先に普通に食事をした後だからか、真面目な話をしているからか、そこそこ飲んでいるつもりだけどあまり酒が回る感じがしない。
コップを傾けつつ話をする。
「こっちで家族の話をするときは親父さんの話題が多いですね。たぶん、目標にしているからこそあまり甘えられないのかと」
まだあまり酔いが回っていない俺に対して、親父さんの方は体格の割に酔いやすいのか少し顔が赤ばんできていた。

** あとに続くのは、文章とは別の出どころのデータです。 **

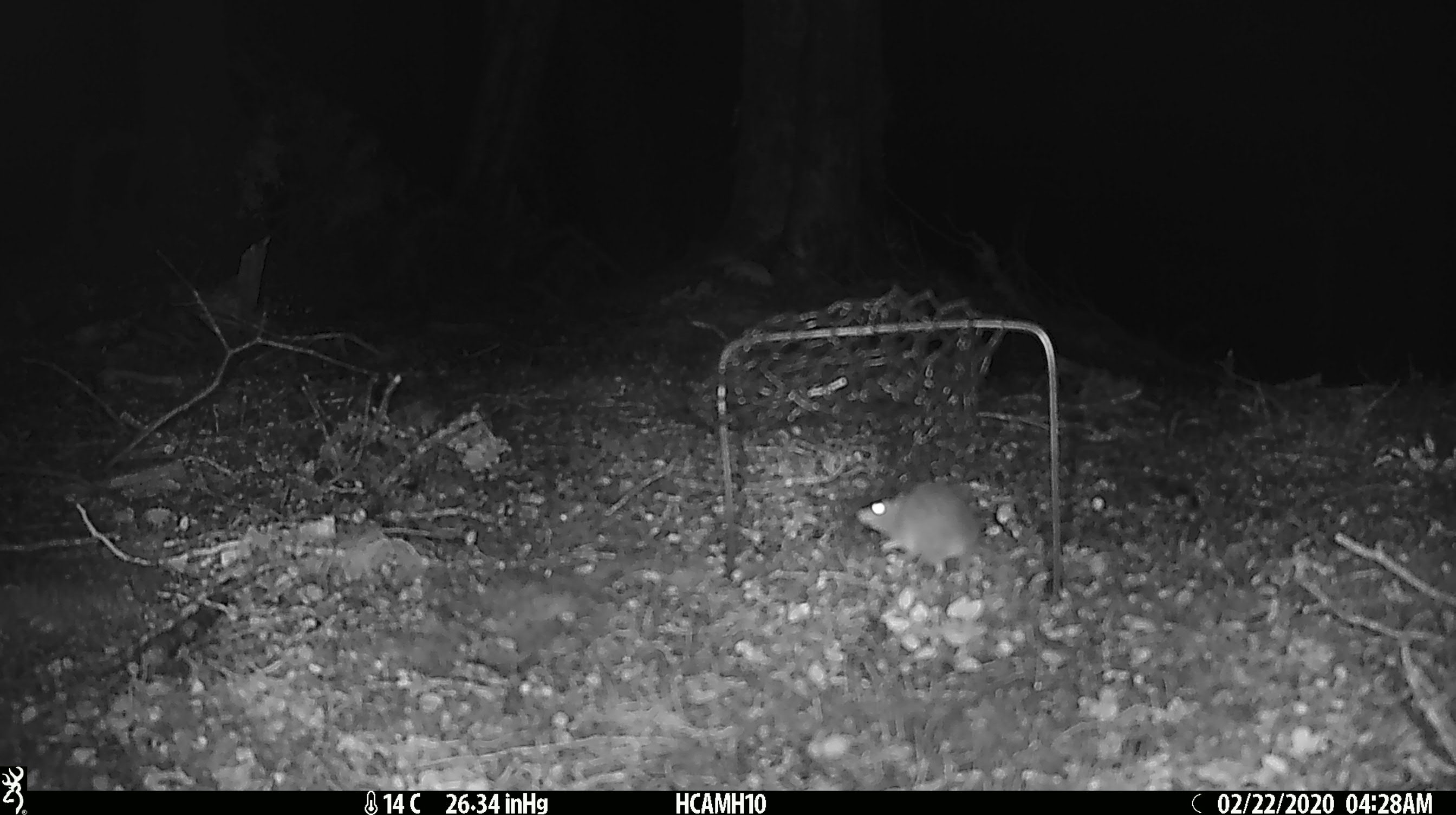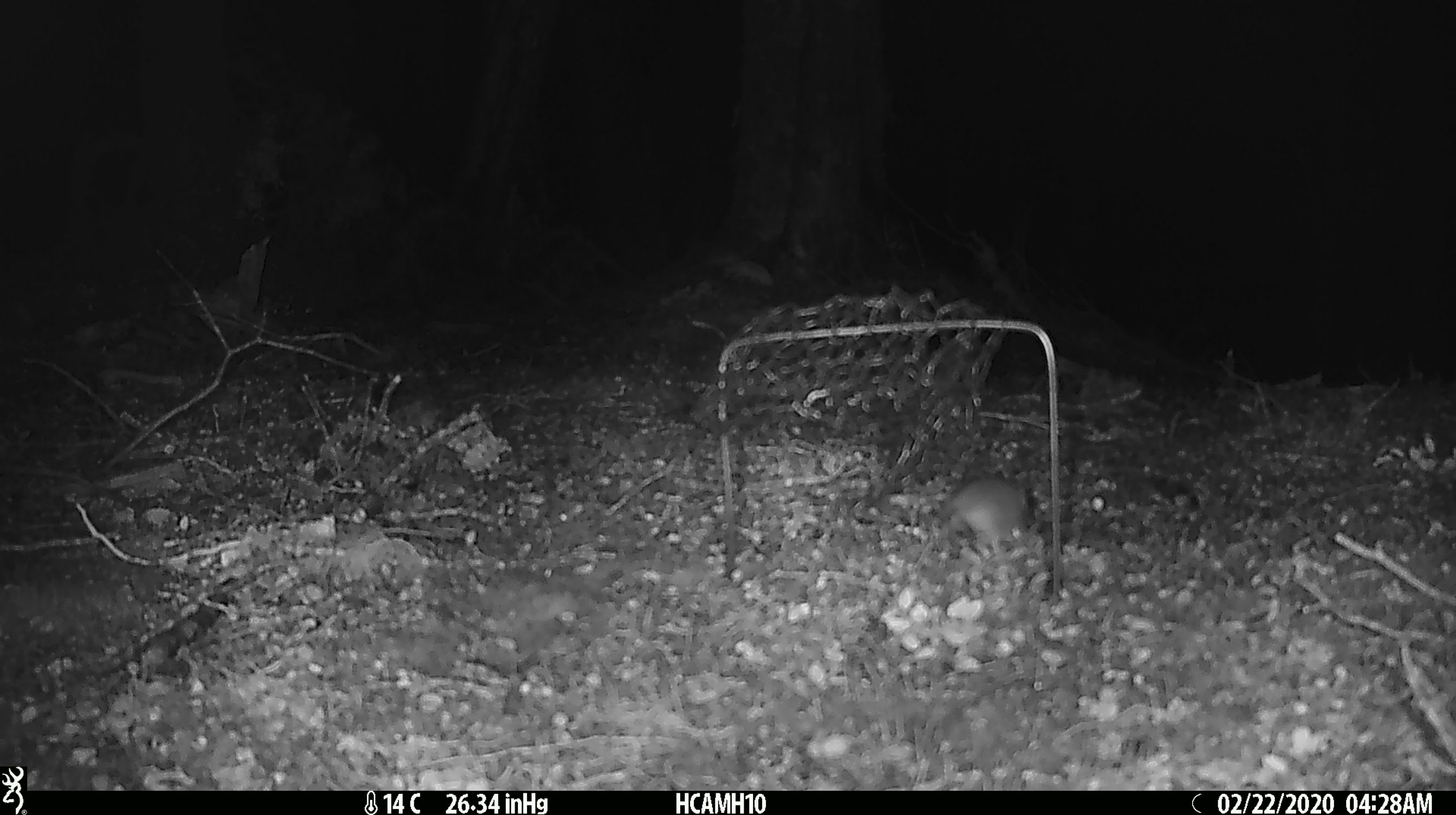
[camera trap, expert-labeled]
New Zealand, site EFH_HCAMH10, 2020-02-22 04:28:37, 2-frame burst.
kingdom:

「……そうか。…………男親なうえ、こちらの文化も把握しきれていない。いつも、何と声を掛けてやればいいか分からずにいた。……よく道場の手伝いをし、俺に歩み寄ってくれていたのに、俺の方はまともに向き合うことも出来ていない」
「そんなことはないと、アマネさんは思ってますよ」
「金も稼げず、家のことも出来ない……唯一の取り柄の腕っ節もギリギリで……」
アルコールで出てきた不満をアルコールを摂取することで紛らわせようとビールをごくごくと飲んでいく。

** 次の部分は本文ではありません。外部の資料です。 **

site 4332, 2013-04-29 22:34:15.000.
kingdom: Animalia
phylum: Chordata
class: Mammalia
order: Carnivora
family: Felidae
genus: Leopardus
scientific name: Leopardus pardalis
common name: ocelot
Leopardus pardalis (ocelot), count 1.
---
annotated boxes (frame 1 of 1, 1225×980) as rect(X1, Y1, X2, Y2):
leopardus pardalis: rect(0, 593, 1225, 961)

「……息子なら、息子なら……まだ良かったんだ。なんで俺は娘に負けないように頑張ってんだ」
「いや……それはアメさんですし」
「うう……俺は父親として、どうやって威厳を保てばいいんだ」
「いや、アメさんは親父さんのこと尊敬してますって」
若干面倒くさいと思うが……不安になるのも分からなくはない。
俺もアメさんに負けかけたら男として……。という見栄もあるし、それに加えて最悪襲われたときに抵抗できないのはまずいというのもある。

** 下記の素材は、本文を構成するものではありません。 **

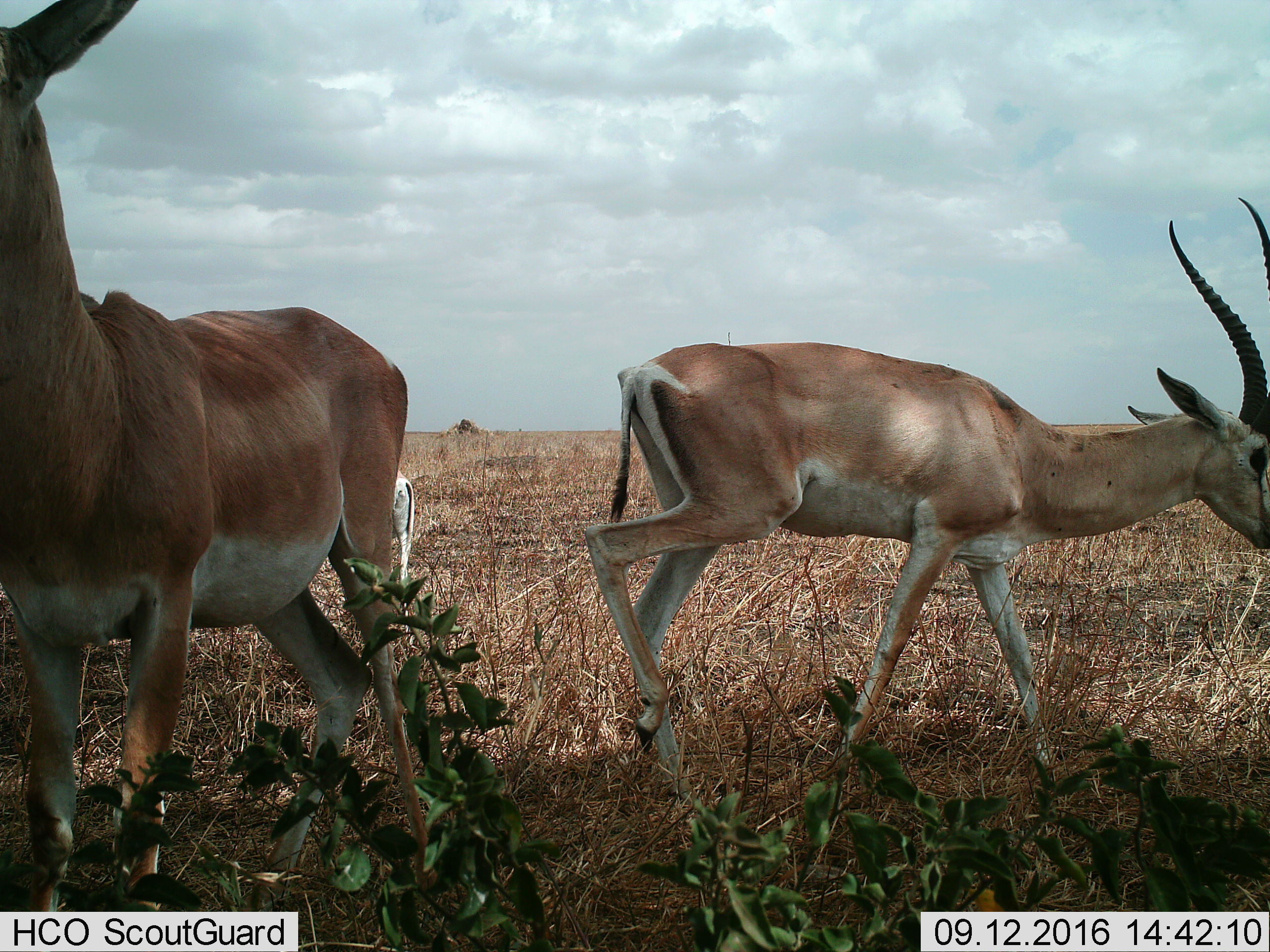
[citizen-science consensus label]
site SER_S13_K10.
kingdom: Animalia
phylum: Chordata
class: Mammalia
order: Artiodactyla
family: Bovidae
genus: Nanger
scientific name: Nanger granti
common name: grant's gazelle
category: gazellegrants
Gazellegrants (grant's gazelle) (Nanger granti), count 3. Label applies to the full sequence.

「……ヨルくんも、気をつけるんだぞ。結婚生活、俺みたいになるなよ」
親父さんの中ではもう俺とアメさんが結婚してることになってるんだ……。
「ああ、でも、アマネも結婚か……」
「……やっぱり反対しますか?」
「いや…………子供と孫が同時に出来たらどうしようと」
「…………いや、まぁ少なくとも孫の方はまだ早いかと」
アメさんの下にもう一人子供が産まれる可能性があるのか……。
……まぁ、アメさんが独り立ちして両親がまだ若いからと考えるとそこまでおかしくもないか。
ダンジョンの影響で門下生も増えているみたいなので収入も増えているだろうし。
話をしながらチビチビと酒を飲んでいるうちに、アメさんの父はこくりこくりと舟を漕ぎ出す。
どうしたものかと考えていると、やってきたアメさんの母がヒョイっと片手で持ち上げて回収していく。
……アメさんの母、力つよいなぁ。
簡単に食器を片付けてから部屋に戻る。
俺も久しぶりの酒で酔いが回っているのか、少しふらつく。
「あ、ヨルさん。大丈夫ですか? もー、お父さんったらはしゃいじゃって」
パジャマに着替え直したアメさんが俺の体を支える。
「あー、悪い。久しぶりで加減が分からなくて」
「いいですよ。……今日も一緒に寝ていいですか?」
「ん、ああ、もちろん」
アメさんに連れられて寝室に入り、ツナが横になっている布団に横になる。
「うへへ、ツナー、待たせたなー」
「わ、めちゃくちゃ酔ってますね。大丈夫ですか?」
「ああ、まあ、平気だ。……ありがとうな、心配してくれて」
「む、むぅ、なんだか調子がズレます」
ツナは照れたようにしながら俺に体を当ててひっつこうとし、それをアメさんがツナを手招きして止める。
「ん、どうしたんですか?」
「いえ、その……今、ヨルさんって普段見ないぐらい酔ってるじゃないですか?」
「まぁ普段お酒飲まないですしね」
「……だから、普段なら出来ないこと出来るんじゃないかなぁって」
アメの言葉にツナの体が固まり、アメさんはそれに勝機を見出したのかツナに耳打ちをしていく。
「えっ、あ、いや……でも。……確かに。でも、それは人として。ヨルも喜ぶ? ……ヨルが嬉しいなら……ん、んぅ。い、一緒にします? その……確かに滅多にないチャンスですし」
あれ、ツナとアメは何の話をしているのだろうか。